In the present study, significant increases in GFAP expression were observed in astrocytes in drusen retinas, and in Müller cells in GA. This differential modulation implies that astrocytes and Müller cells may have specific roles in the pathogenesis of AMD, rather than displaying a generalised response to retinal stress. Furthermore, consistent with our previous observations¹⁶ and a recent study of late AMD (dry and wet),²⁰ we have observed focal upregulation of GFAP expression in Müller cells, directly associated with areas of drusen formation (Fig 2D). Widespread upregulation of Müller cell GFAP expression was observed in the GA group in the present study. Overall, GFAP modulation was related to drusen and geographic atrophy, such that GA was associated with outer retinal and drusen with inner retinal modulation of GFAP.

Histopathological studies have reported a close association between drusen and increased risk of dry AMD^6,35 (reviewed by Penfold et al⁷). Taken together, these observations indicate that reactive gliosis involving astrocytes and Müller cells represents an early response in dry AMD.

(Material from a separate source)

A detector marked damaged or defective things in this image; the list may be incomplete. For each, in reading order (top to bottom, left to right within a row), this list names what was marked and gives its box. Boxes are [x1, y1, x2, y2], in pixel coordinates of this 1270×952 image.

GFAP immunoreactivity in retinas with drusen

The significance of GFAP upregulation in retinal pathology, including AMD, remains unclear.¹² Müller cells are closely coupled structurally and metabolically to photoreceptors,³⁶ and changes in Müller cells have been shown to precede photoreceptor degeneration.³⁷ In addition, Müller cells express vasomodulatory substances including nitric oxide synthase⁸ and endothelin,³⁸ and produce molecules that confer barrier properties to vascular endothelium,³⁹ thus playing a part akin to astrocytes in regulation of the blood-retinal barrier.^40,41 Ramírez¹⁰ refers to the generally similar characteristics of astrocytes in AMD and normal old individuals while referring to extremely high GFAP immunoreactivity in individual cells, without distinguishing between astrocytic and Müller glia. The distinct features of GFAP immunoreactivity observed in the drusen retinas in the present study (that is, increased GFAP immunoreactivity in astrocytes and focal GFAP immunoreactivity in Müller cells associated with drusen formation) may implicate macroglial changes and blood-retinal barrier breakdown in early AMD. However, whether these changes are causal or consequential in the pathogenesis of AMD could not be ascertained by the current study.

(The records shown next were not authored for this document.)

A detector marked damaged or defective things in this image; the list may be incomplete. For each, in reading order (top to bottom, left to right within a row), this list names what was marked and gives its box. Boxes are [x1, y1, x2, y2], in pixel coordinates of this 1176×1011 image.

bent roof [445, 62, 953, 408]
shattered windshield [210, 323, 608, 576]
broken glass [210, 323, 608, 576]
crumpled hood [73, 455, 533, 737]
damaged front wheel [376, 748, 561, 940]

The role of cytokine modulation

GFAP expression in macroglia has been shown to be modulated, in vitro and in situ, by several cytokines and growth factors including basic fibroblast growth factor (bFGF),^13,14 ciliary neurotrophic factor (CNTF),⁴² transforming growth factor β,^14,43 interleukin 1, interleukin 6, and interferon γ.^44,45 In situ GFAP upregulation in mammalian Müller cells in response to retinal pathology has been suggested to be mediated by growth factors.^13,46 Additionally, both bFGF and CNTF, endogenously expressed by the retina, have been shown to have potent protective/rescue effects on photoreceptors against a variety of retinal insults.⁴⁷ Pigment epithelium derived factor, a glycoprotein normally secreted by RPE cells,⁴⁸ has also been demonstrated to have neuroprotective⁴⁹ and Müller cell gliosupportive⁵⁰ actions.

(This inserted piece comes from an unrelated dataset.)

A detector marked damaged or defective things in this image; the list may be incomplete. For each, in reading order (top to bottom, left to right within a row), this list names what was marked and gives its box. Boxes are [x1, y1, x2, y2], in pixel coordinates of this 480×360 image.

GFAP immunoreactivity in retinas with GA

In GA specimens in the current study, atrophied RPE was substituted for by GFAP immunoreactive Müller cell processes (gliosis), indicating that breakdown of the outer blood-retinal barrier (the RPE) may be involved in the aetiology of AMD (Figs 3C and E). Gliosis has been suggested to be important for the protection and repair of neurons in CNS pathology.⁵¹ Similarly, reactive macroglia in AMD as observed in the present study, may also represent a protective response, perhaps by secreting/inducing barrier active factors such as bFGF,⁵² enhancing Müller cell gliotic response, and “sealing” the outer blood-retinal barrier.

The present study establishes a method for quantification and analysis of GFAP immunoreactivity in AMD and aged human retina. It adds to the histopathological characterisation of the pathogenesis of AMD, indicating that blood-retinal barrier breakdown may be involved in the aetiology of AMD. The differential modulation of GFAP immunoreactivity in astrocytes and Müller cells suggests that macroglia influence the pathogenesis of both early and late AMD.